1820 Jean Etienne Bore, died. Inventor of sugar granulating process (1794 or 1795), founder of sugar industry in Louisiana.

1820 Daniel Boone died. American pioneer and frontiersman.

1820 A whaling ship, the Essex, is rammed twice by a sperm whale and eventually sank.

1822 The first issue of 'The New England Farmer' was published.

1822 Charles Graham of New York received a patent for artificial teeth.

1822 Charles Graham received the first patent for false teeth.

1822 Paul Henderson was born. A Scottish-American scientist, known as the 'Father of America Horticulture,' he published 'Gardening for Profit’ and 'Gardening for Pleasure'.

1822 Gregor (Johann) Mendel was born. Mendel was an Austrian botanist whose work was the foundation of the science of genetics. Working mainly with garden peas (some 28,000 plants over 7 years), he discovered what was to become know as the laws of heredity.

1822 Elizabeth Cabot Agassiz was born. An American naturalist, co-founder with her husband (Louis Agassiz), of the Anderson school of Natural History. She was also the first president of Radclife College.
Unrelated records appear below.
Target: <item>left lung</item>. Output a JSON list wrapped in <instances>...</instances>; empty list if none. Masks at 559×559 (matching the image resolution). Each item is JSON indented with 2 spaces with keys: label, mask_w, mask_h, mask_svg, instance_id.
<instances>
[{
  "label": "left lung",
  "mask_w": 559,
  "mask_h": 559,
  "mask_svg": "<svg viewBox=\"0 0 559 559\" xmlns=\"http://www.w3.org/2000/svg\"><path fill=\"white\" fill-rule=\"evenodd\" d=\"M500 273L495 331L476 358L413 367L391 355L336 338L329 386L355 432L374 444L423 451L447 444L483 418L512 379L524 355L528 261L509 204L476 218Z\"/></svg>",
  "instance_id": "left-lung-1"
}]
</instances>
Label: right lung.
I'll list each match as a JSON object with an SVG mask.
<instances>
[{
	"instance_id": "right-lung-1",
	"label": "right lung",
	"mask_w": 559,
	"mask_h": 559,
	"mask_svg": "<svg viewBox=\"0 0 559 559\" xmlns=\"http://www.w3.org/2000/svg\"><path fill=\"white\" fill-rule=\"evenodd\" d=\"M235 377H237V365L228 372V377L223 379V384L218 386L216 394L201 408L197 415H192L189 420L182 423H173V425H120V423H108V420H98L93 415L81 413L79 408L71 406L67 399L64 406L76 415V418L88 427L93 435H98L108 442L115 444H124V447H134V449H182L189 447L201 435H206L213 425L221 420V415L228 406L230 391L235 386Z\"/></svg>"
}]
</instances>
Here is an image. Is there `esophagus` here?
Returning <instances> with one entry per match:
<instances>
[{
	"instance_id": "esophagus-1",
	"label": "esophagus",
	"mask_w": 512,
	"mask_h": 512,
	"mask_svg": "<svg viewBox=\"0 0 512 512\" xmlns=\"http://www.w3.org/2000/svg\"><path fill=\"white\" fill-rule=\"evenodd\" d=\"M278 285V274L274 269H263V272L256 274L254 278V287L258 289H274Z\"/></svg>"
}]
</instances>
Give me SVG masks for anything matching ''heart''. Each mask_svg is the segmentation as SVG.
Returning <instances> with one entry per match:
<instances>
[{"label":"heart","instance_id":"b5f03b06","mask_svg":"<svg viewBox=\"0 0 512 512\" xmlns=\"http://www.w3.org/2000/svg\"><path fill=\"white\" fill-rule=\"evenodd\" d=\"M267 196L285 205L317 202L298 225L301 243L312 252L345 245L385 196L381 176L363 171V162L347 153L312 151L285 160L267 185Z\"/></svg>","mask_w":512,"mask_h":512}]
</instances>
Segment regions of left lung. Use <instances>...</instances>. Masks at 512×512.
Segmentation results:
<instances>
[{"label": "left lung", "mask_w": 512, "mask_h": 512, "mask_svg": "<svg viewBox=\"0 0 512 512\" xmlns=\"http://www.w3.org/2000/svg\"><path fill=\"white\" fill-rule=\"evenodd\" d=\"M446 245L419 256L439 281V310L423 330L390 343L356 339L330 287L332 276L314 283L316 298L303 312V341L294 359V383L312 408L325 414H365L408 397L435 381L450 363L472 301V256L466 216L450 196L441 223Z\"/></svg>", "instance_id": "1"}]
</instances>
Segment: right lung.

1822 Louis Pasteur was born. A French scientist, he showed that microorganisms were responsible for disease, food spoilage and fermentation. He developed the process for killing these organisms by heat, called Pasteurization. He also developed vaccines for anthrax, cholera and rabies.

1823 Alfred Russel Wallace was born. Wallace was a British naturalist who developed a theory of natural selection independently of Charles Darwin. He sent his conclusions to Darwin, and their findings were both presented to the Linnaean Society in 1858.
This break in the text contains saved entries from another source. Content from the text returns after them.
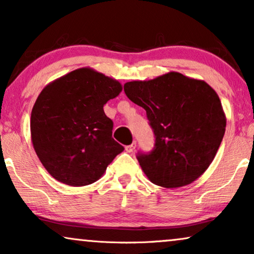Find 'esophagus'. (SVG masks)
<instances>
[{
	"label": "esophagus",
	"mask_w": 254,
	"mask_h": 254,
	"mask_svg": "<svg viewBox=\"0 0 254 254\" xmlns=\"http://www.w3.org/2000/svg\"><path fill=\"white\" fill-rule=\"evenodd\" d=\"M135 147H136V142H133V143L127 145L126 147V151L127 152H133L135 150Z\"/></svg>",
	"instance_id": "34e87169"
}]
</instances>
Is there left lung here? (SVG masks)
<instances>
[{"label": "left lung", "instance_id": "8db88e82", "mask_svg": "<svg viewBox=\"0 0 254 254\" xmlns=\"http://www.w3.org/2000/svg\"><path fill=\"white\" fill-rule=\"evenodd\" d=\"M124 90L145 110L155 134L154 149L136 156L148 179L177 189L199 178L213 162L227 126L215 90L176 71L150 81L127 82Z\"/></svg>", "mask_w": 254, "mask_h": 254}]
</instances>
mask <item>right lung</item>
Returning <instances> with one entry per match:
<instances>
[{
	"mask_svg": "<svg viewBox=\"0 0 254 254\" xmlns=\"http://www.w3.org/2000/svg\"><path fill=\"white\" fill-rule=\"evenodd\" d=\"M123 90L117 79L79 68L45 86L31 113V138L48 173L69 186L95 183L124 147L112 137L104 105Z\"/></svg>",
	"mask_w": 254,
	"mask_h": 254,
	"instance_id": "right-lung-1",
	"label": "right lung"
}]
</instances>
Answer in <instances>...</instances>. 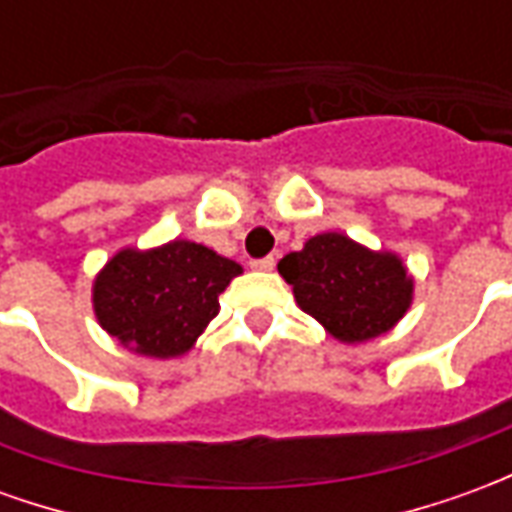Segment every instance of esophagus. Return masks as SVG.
Segmentation results:
<instances>
[{"label": "esophagus", "instance_id": "obj_1", "mask_svg": "<svg viewBox=\"0 0 512 512\" xmlns=\"http://www.w3.org/2000/svg\"><path fill=\"white\" fill-rule=\"evenodd\" d=\"M249 266L255 268V271H274L277 260H274V257H260V260H252Z\"/></svg>", "mask_w": 512, "mask_h": 512}]
</instances>
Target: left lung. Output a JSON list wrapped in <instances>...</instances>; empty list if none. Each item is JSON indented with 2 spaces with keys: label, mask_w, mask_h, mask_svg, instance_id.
Masks as SVG:
<instances>
[{
  "label": "left lung",
  "mask_w": 512,
  "mask_h": 512,
  "mask_svg": "<svg viewBox=\"0 0 512 512\" xmlns=\"http://www.w3.org/2000/svg\"><path fill=\"white\" fill-rule=\"evenodd\" d=\"M299 307L340 343H365L389 332L414 296V279L392 252H373L343 233L310 238L279 260Z\"/></svg>",
  "instance_id": "obj_1"
}]
</instances>
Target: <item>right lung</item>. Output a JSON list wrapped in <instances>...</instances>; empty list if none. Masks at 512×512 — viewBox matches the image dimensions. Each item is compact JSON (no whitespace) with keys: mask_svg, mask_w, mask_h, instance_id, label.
Masks as SVG:
<instances>
[{"mask_svg":"<svg viewBox=\"0 0 512 512\" xmlns=\"http://www.w3.org/2000/svg\"><path fill=\"white\" fill-rule=\"evenodd\" d=\"M238 274L235 260L194 241L120 249L95 277V318L134 354L180 356L216 318L219 293Z\"/></svg>","mask_w":512,"mask_h":512,"instance_id":"add662e5","label":"right lung"}]
</instances>
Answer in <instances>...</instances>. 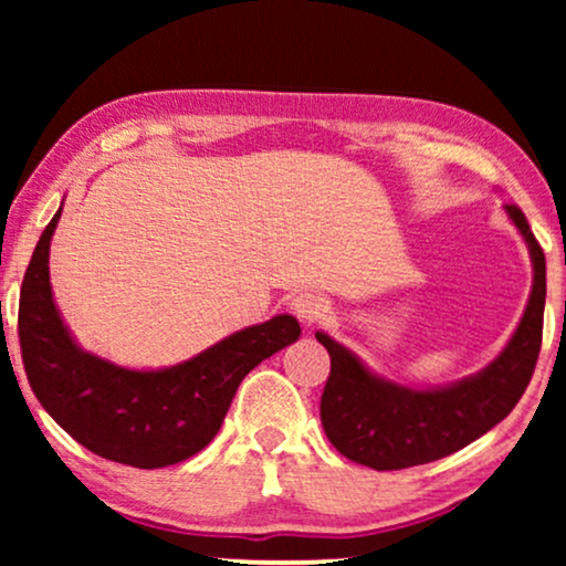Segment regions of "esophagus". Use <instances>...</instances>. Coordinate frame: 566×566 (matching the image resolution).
<instances>
[{"mask_svg": "<svg viewBox=\"0 0 566 566\" xmlns=\"http://www.w3.org/2000/svg\"><path fill=\"white\" fill-rule=\"evenodd\" d=\"M291 308H293V314H296L298 319L306 324V327H312V324L322 322L324 316H327V304H324V298H319L316 293H308V291L298 293V296L293 298Z\"/></svg>", "mask_w": 566, "mask_h": 566, "instance_id": "1", "label": "esophagus"}]
</instances>
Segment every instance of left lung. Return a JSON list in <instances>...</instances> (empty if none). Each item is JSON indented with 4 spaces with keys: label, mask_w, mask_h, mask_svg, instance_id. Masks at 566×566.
Instances as JSON below:
<instances>
[{
    "label": "left lung",
    "mask_w": 566,
    "mask_h": 566,
    "mask_svg": "<svg viewBox=\"0 0 566 566\" xmlns=\"http://www.w3.org/2000/svg\"><path fill=\"white\" fill-rule=\"evenodd\" d=\"M505 211L528 242L533 291L513 339L482 374L446 389H407L368 374L350 350L316 332L332 360L319 405L322 424L345 459L376 471L438 461L482 438L521 401L544 337L546 258L521 208L510 203Z\"/></svg>",
    "instance_id": "1"
}]
</instances>
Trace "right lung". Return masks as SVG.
I'll use <instances>...</instances> for the list:
<instances>
[{
	"mask_svg": "<svg viewBox=\"0 0 566 566\" xmlns=\"http://www.w3.org/2000/svg\"><path fill=\"white\" fill-rule=\"evenodd\" d=\"M59 216L38 239L20 289L18 335L30 389L76 443L107 461L161 469L190 459L219 432L242 378L296 343L298 322L273 316L165 370H128L82 353L51 296L49 247Z\"/></svg>",
	"mask_w": 566,
	"mask_h": 566,
	"instance_id": "right-lung-1",
	"label": "right lung"
}]
</instances>
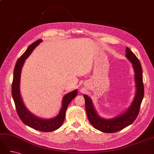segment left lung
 <instances>
[{
  "mask_svg": "<svg viewBox=\"0 0 154 154\" xmlns=\"http://www.w3.org/2000/svg\"><path fill=\"white\" fill-rule=\"evenodd\" d=\"M126 57L132 63L135 71V80L136 83V94L134 100L125 113L111 119L100 118L94 110L92 102L89 97L84 95L85 110L88 120L96 129L105 133H114L128 127L136 119L139 114L142 100L144 96V85L143 82V71L138 58L128 48L126 49Z\"/></svg>",
  "mask_w": 154,
  "mask_h": 154,
  "instance_id": "1",
  "label": "left lung"
}]
</instances>
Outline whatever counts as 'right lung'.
<instances>
[{
  "instance_id": "obj_1",
  "label": "right lung",
  "mask_w": 154,
  "mask_h": 154,
  "mask_svg": "<svg viewBox=\"0 0 154 154\" xmlns=\"http://www.w3.org/2000/svg\"><path fill=\"white\" fill-rule=\"evenodd\" d=\"M42 41V40L39 39L31 44L24 53L18 59L15 69H14L11 91L17 114L22 120V122L32 128L40 130L41 132H49L58 129L62 125L64 122L67 106L71 103L72 100L76 96L78 91L77 90H75L64 96L62 101V107L60 110V113L57 117L53 119H44L38 118L32 114L26 109L24 104L23 103L20 94V80L22 68L25 60L29 57L32 51L36 48V46L38 45Z\"/></svg>"
}]
</instances>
1823 Spencer Fullerton Baird was born. An American naturalist and zoologist, he was the second Secretary of the Smithsonian Institution.

1823 A Frenchman, Count Odette Phillipe, planted the first grapefruit trees in Florida around Tampa Bay. Today, Florida produces more grapefruit than the rest of the world combined.
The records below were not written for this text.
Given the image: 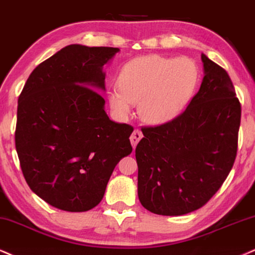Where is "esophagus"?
Wrapping results in <instances>:
<instances>
[{"label":"esophagus","mask_w":255,"mask_h":255,"mask_svg":"<svg viewBox=\"0 0 255 255\" xmlns=\"http://www.w3.org/2000/svg\"><path fill=\"white\" fill-rule=\"evenodd\" d=\"M142 137H143L142 131L138 130V128H136V130L133 131L132 134H131V137H130L131 144H132V146H133V147H136V145L138 144V142H139V140L142 139Z\"/></svg>","instance_id":"34e87169"}]
</instances>
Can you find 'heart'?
<instances>
[{
  "instance_id": "b5f03b06",
  "label": "heart",
  "mask_w": 255,
  "mask_h": 255,
  "mask_svg": "<svg viewBox=\"0 0 255 255\" xmlns=\"http://www.w3.org/2000/svg\"><path fill=\"white\" fill-rule=\"evenodd\" d=\"M199 78V67L187 56H138L122 67L118 85L109 90L110 105L119 117H127L138 102V113L144 122L162 124L184 109Z\"/></svg>"
}]
</instances>
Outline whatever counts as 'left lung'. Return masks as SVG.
I'll list each match as a JSON object with an SVG mask.
<instances>
[{"mask_svg": "<svg viewBox=\"0 0 255 255\" xmlns=\"http://www.w3.org/2000/svg\"><path fill=\"white\" fill-rule=\"evenodd\" d=\"M204 78L172 121L144 127L136 147L138 197L158 215L201 208L221 188L238 152L241 104L225 68L202 54Z\"/></svg>", "mask_w": 255, "mask_h": 255, "instance_id": "1", "label": "left lung"}]
</instances>
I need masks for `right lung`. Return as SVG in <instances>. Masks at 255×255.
<instances>
[{
    "mask_svg": "<svg viewBox=\"0 0 255 255\" xmlns=\"http://www.w3.org/2000/svg\"><path fill=\"white\" fill-rule=\"evenodd\" d=\"M118 51L66 46L34 68L18 96L15 146L22 174L58 209L94 208L115 166L132 151L133 128L112 122L97 91L105 89L103 66Z\"/></svg>",
    "mask_w": 255,
    "mask_h": 255,
    "instance_id": "right-lung-1",
    "label": "right lung"
}]
</instances>
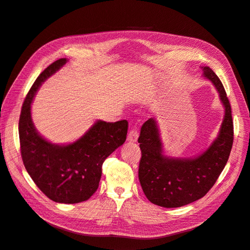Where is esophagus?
Listing matches in <instances>:
<instances>
[{"label":"esophagus","mask_w":250,"mask_h":250,"mask_svg":"<svg viewBox=\"0 0 250 250\" xmlns=\"http://www.w3.org/2000/svg\"><path fill=\"white\" fill-rule=\"evenodd\" d=\"M139 137V133H138V129L136 127H132L129 129L128 135H127V141L130 143H136Z\"/></svg>","instance_id":"1"}]
</instances>
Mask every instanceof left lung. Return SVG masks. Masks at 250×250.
<instances>
[{
	"label": "left lung",
	"instance_id": "obj_1",
	"mask_svg": "<svg viewBox=\"0 0 250 250\" xmlns=\"http://www.w3.org/2000/svg\"><path fill=\"white\" fill-rule=\"evenodd\" d=\"M203 70L218 90L225 107L220 134L207 151L193 159L168 158L162 154L154 118L142 125L138 140L142 153L139 179L147 199L157 206L178 208L200 200L213 188L229 159L234 140L231 105L218 76L208 67Z\"/></svg>",
	"mask_w": 250,
	"mask_h": 250
}]
</instances>
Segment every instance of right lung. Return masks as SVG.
<instances>
[{
	"instance_id": "add662e5",
	"label": "right lung",
	"mask_w": 250,
	"mask_h": 250,
	"mask_svg": "<svg viewBox=\"0 0 250 250\" xmlns=\"http://www.w3.org/2000/svg\"><path fill=\"white\" fill-rule=\"evenodd\" d=\"M67 62L59 59L41 74L23 102L19 118V140L23 164L37 188L61 204L87 201L99 186L104 160L126 139L127 122L98 121L77 142L59 146L39 136L31 121L35 92L48 77Z\"/></svg>"
}]
</instances>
1824 Jean Jacques Regis de Cambaceres died. A French politician and gourmet. A gastronomic contemporary and rival of Talleyrand and Carême. The dinners he gave were famous, and Cambaceres closely supervised the food preparation. He refused to admit late-comers, and was also said to have demanded complete silence while dining. (Freud would have like to meet him!)

1824 'The Virginia House-wife' cookbook by Mary Randolph was published.

1824 A washing machine was patented by Noah Cushing of Quebec. This was the first Canadian patent ever issued.

1824 John Simpson Chisum was born. American frontiersman and cattle rancher. In 1867 he blazed the Chisum Trial from Paris, Texas to New Mexico. Between 1870 and 1881 he had the largest cattle herd in the U.S. near Roswell, New Mexico.

1824 The city of Ciudad Bolivar in Venezuela, was founded in 1764, and was commonly known as Angostura. In 1824 a local doctor first formulated Angostura Bitters, now used as an aromatic flavoring in drinks and cooking.

1824 Ferdinand Carre was born. A French engineer and pioneer in refrigeration methods. In 1859 he invented the ammonia vapor-compression system which became the most widely used. Vapor compression is still the system most used today.